At Rest - At Work:
A Video Study of Eighteenth-Century Undress
The boundaries between rest and work have become blurred over the last year. For many, work spaces have moved into the home, encroaching onto the living room, the kitchen, the bedroom. At the same time clothing for work and rest has collided too. A nice top and some lipstick might be accompanied by pyjama bottoms and fuzzy socks in a time of the Zoom head and shoulders shot. For some, this has clarified and then broken the boundaries and rules that guide how we dress when at work and at rest. Like lounge wear today, the category of undress in the eighteenth-century was governed by boundaries. But these boundaries were not fixed or consistently respected. They could be garments both for rest and for work, for the privacy of the home and the publicity of the marketplace. Undress, materialised here by a quilted waistcoat, held within it a spectrum of meanings, meanings that shifted depending on the social class of the wearer, the philosophies of the observer, and even the time of day.
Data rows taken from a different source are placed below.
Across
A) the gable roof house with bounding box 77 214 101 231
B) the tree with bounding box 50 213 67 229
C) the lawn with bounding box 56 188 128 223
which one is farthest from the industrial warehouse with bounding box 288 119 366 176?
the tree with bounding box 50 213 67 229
My research as an academic and practitioner explores the materially lived realities of dress in the past. While I use the traditional archival and object-based methods of the historian, I have also found rich veins of knowledge to be found in experimental embodied practices by making and wearing historical clothing. These practices reveal haptic understandings of the dressed body, showing up the wrinkles of historical clothing that get smoothed out in the static perfection of museum displays of original pieces.
This video, available in a timelapsed short version and an edited real time version, illustrates the process of dressing in the eighteenth-century using both stays and a quilted waistcoat as the structural under layer. By placing each side-by-side, it is easy to see the differences in both putting on and wearing these two garments, how they affect the body differently, and the effect it has on the clothes worn above them.